On the other hand, the computer – while on the surface just the same as the typewriter (keyboard on which you type words), is infinitely more flexible. There is almost an infinite number of other things that the computer could do in addition to typing – it could play music, calculate your taxes, control millions of tiny light-producing elements to display an interactive 3D environment – or a photo of your dog, talk to you using a synthesized voice, control complex machining equipment, participate in a global network, and almost anything else you could imagine.

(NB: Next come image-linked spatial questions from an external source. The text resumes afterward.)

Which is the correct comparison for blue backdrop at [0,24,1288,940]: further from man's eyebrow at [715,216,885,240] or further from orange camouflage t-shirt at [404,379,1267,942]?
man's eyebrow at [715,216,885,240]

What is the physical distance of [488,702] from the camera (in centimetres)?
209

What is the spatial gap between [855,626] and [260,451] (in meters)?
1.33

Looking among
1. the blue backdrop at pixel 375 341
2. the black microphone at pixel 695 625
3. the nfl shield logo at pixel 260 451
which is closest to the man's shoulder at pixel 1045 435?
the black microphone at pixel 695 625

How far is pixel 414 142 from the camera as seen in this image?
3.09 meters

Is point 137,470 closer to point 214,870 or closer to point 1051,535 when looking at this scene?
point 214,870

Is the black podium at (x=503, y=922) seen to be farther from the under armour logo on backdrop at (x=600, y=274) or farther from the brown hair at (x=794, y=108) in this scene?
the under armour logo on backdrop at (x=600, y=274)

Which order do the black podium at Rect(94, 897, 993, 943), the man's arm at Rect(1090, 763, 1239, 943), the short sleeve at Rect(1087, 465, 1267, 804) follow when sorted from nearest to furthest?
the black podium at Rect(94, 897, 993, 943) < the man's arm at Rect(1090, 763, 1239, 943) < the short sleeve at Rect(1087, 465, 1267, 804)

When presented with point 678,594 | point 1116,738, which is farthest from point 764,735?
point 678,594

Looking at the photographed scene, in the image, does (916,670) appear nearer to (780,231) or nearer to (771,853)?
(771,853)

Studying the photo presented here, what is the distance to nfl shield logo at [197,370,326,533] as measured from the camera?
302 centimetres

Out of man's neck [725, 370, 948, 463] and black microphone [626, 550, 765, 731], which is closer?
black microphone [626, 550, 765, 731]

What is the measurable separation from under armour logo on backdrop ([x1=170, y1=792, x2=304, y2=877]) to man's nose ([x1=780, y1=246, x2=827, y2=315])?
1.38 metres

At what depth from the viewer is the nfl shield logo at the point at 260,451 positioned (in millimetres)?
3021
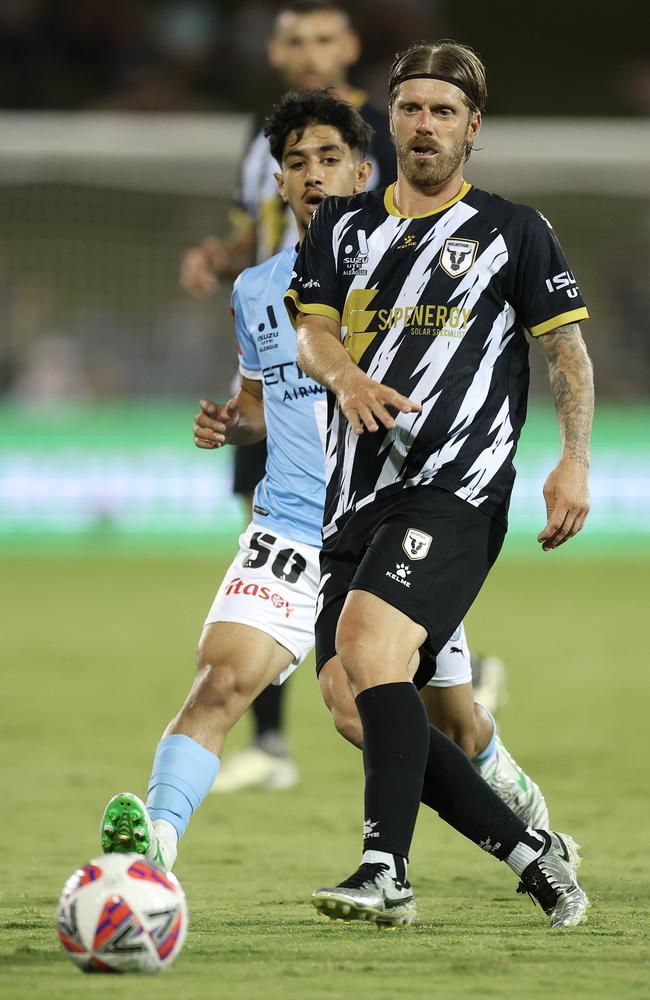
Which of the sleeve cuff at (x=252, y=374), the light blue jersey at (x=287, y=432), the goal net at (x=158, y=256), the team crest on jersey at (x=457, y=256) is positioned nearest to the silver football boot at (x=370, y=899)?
the light blue jersey at (x=287, y=432)

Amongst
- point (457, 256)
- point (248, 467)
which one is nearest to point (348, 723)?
point (457, 256)

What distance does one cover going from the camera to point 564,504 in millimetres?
4230

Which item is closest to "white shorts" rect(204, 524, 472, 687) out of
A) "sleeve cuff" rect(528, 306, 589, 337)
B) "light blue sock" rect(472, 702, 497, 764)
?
"light blue sock" rect(472, 702, 497, 764)

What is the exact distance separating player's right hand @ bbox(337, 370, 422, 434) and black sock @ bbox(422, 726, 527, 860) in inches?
35.0

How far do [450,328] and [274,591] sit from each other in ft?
3.75

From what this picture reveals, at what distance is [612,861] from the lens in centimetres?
554

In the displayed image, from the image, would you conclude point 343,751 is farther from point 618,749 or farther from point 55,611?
point 55,611

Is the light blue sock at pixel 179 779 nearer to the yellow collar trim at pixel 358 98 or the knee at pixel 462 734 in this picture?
the knee at pixel 462 734

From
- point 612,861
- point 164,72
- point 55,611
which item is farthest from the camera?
point 164,72

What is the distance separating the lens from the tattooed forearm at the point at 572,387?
4344 millimetres

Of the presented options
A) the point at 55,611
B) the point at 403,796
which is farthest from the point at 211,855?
the point at 55,611

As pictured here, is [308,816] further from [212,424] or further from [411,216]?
[411,216]

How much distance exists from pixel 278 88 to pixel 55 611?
12.1m

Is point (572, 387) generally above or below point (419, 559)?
above
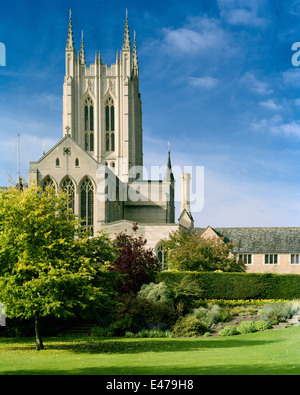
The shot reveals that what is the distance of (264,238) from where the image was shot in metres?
58.4

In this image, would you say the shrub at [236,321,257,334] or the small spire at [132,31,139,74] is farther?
the small spire at [132,31,139,74]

When you consider that, it’s no wonder that computers have so many ways in which they can break. It’s exactly because they are so flexible that they are so fragile at times – their flexibility is their greatest strength, and at the same time, their greatest weakness. Because they are so generalized, getting them to do any one specific thing involves a lot of re-building of concepts (we call them “metaphors” in the world of software) just to get any useful work done, never mind actually taking care of the main task at hand.
In the end, software breaks because it (and the computers on which it runs) are general purpose machines which we ask to do an enormous number of things (some often contrary to one another!), and even though we might only be asking it to do something simple at the surface (e.g., type a few words onto the screen), in reality there are innumerable hidden complexities involved in getting a general-purpose machine to do something so specific (and, we would hope, do it well) that it’s only natural that there will be errors – both human induced and artifacts of the system itself.
In other words, softare breaks because computers are fantastically flexible general purpose machines that, by their very nature, require complexity in order to do anything specific – and no layers of abstraction, big-M Methodologies, frameworks, or whatever else we come up with – are going to change that simple and immutable fact.